Theoretical Analysis

The authors provide a formal analysis of how query completion potentially increases the discriminative power of the retrieval system. Modeling query enrichment as a structured perturbation in the text embedding space, they show that, under mild assumptions (including non-degeneracy of singular values and independence of new directions introduced by completion), the post-completion query set can have increased rank in the score matrix. This higher-rank structure enables finer-grained distinctions among images, improving both selectivity and controllability—a property not available with the original underspecified queries.

Experimental Validation

Comprehensive experiments are conducted on two datasets: MS-COCO (with human-annotated captions) and Flickr2.4M (CC0-licensed images with generated captions). The evaluation focuses on both quantitative metrics (average relevance and aesthetics of retrieved images) and qualitative case studies.

Key empirical findings:

  • The QCQC method consistently outperforms strong baselines (prefix-only, generic LLM completion, FT w/ random quality assignment, and commercial LLMs such as GPT-4o and LLaMA-3) in both relevance and aesthetics across quality conditions.
  • Unlike post-retrieval filtering approaches, which only enable late-stage re-ranking by quality at the cost of semantic drift, QCQC achieves native, end-to-end quality control by generating dataset- and condition-aware queries.
  • The approach is robust to cross-modal caption quality, model backbone, and the granularity of quality discretization (demonstrated efficacy with both three-level and five-level discretizations).
  • Qualitative results demonstrate the system's ability to generate diverse, interpretable query completions that accurately reflect the target quality condition and the dataset context.

Notably, the method’s adaptability is maintained regardless of whether the base dataset has human or generated captions, provided that the LLM is properly fine-tuned on the dataset-contextualized triplets (query, relevance, aesthetics). However, cross-dataset generalization is limited due to dataset-specific semantics, highlighting the importance of context-aware finetuning.

Implications and Future Work

This method aligns with a broader objective in multimodal retrieval systems: enabling user-driven, fine-grained controllability without necessitating heavy retraining or altering pretrained VLM architectures. Practically, QCQC provides transparent and interpretable interfaces for quality modulation, suitable for diverse application domains (creative search, e-commerce, education). The approach can generalize to other notions of quality (e.g., interestingness, diversity), contingent on the availability of scoring models.

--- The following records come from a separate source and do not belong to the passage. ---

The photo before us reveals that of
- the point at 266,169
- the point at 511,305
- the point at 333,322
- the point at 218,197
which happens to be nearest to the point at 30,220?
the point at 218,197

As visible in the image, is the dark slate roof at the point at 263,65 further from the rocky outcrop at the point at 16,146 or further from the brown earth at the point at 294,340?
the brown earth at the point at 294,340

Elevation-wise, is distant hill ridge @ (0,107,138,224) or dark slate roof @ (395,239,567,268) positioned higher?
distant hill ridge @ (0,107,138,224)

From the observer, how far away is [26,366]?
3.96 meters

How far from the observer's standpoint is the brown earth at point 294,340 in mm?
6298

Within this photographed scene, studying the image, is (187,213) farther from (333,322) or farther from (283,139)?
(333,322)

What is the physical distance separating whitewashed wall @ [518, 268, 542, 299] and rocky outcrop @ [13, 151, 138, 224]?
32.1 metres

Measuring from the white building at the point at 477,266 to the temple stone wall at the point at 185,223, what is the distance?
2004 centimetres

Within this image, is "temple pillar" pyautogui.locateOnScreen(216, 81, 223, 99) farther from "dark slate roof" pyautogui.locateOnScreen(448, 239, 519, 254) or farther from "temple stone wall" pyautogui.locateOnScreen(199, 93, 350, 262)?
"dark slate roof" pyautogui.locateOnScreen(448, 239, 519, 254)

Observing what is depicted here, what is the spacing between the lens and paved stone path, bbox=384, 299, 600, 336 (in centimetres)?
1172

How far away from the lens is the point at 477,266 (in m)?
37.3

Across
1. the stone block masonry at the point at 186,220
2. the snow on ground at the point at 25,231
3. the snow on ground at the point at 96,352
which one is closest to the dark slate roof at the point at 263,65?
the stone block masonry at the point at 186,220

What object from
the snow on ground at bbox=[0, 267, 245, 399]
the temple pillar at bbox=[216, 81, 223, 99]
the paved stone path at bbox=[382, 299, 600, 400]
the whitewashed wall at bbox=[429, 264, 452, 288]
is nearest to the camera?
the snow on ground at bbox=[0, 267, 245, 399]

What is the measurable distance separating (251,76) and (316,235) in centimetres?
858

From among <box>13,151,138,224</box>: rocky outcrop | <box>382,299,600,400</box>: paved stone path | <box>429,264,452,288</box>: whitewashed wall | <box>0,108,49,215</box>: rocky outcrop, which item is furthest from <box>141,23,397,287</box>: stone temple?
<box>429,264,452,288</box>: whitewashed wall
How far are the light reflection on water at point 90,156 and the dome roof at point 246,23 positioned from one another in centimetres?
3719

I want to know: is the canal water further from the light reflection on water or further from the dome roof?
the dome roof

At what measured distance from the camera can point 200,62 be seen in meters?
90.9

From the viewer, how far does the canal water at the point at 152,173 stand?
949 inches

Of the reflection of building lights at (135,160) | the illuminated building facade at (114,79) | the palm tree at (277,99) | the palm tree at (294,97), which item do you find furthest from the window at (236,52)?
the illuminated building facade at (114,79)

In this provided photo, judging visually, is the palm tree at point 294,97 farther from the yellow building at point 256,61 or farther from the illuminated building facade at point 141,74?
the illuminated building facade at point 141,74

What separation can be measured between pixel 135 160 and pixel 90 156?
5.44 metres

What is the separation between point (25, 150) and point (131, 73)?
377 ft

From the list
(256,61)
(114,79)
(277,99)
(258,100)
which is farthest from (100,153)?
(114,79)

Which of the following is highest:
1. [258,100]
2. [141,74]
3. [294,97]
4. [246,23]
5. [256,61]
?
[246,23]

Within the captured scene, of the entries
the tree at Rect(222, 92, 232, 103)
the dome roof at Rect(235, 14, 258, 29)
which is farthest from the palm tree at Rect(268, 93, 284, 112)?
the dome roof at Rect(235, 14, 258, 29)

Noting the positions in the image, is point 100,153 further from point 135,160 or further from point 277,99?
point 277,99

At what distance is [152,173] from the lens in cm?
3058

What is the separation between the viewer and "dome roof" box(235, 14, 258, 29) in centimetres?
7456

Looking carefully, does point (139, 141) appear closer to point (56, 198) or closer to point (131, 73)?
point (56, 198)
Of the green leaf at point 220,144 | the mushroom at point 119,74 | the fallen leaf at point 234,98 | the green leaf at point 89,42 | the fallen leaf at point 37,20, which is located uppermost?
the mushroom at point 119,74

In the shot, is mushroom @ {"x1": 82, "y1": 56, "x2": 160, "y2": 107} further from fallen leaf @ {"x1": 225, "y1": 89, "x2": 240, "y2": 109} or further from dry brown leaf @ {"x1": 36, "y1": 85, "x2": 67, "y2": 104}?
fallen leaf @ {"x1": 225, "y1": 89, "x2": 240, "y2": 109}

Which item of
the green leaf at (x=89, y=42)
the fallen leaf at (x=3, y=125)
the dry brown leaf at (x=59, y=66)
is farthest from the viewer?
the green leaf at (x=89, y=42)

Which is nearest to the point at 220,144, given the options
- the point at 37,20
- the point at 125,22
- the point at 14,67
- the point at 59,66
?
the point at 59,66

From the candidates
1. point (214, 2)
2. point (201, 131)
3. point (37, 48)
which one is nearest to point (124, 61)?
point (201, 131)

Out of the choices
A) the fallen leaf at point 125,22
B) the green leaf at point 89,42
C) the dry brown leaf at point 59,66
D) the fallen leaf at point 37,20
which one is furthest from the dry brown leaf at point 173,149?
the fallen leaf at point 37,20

Theoretically, the rank-enhancing property of the approach suggests connections to model expressivity and information bottlenecks in multimodal retrieval. Integrating more advanced or multimodal-aware scoring models, or extending to user-specific personalization and adaptive prompt engineering, represent promising future directions.

Conclusion

The paper introduces a novel solution to the challenge of under-specified queries in text-to-image retrieval via quality-conditioned query completion. By finetuning an LLM to produce quality-controlled descriptions and leveraging existing VLMs as frozen backbones, the proposed framework achieves transparent, interpretable, and fine-grained control of both semantic and quality aspects in large-scale retrieval. The method demonstrates significant empirical gains in relevance and aesthetics, robust cross-dataset applicability (subject to finetuning), and offers a modular foundation for future research in controllable, user-driven multimodal search systems.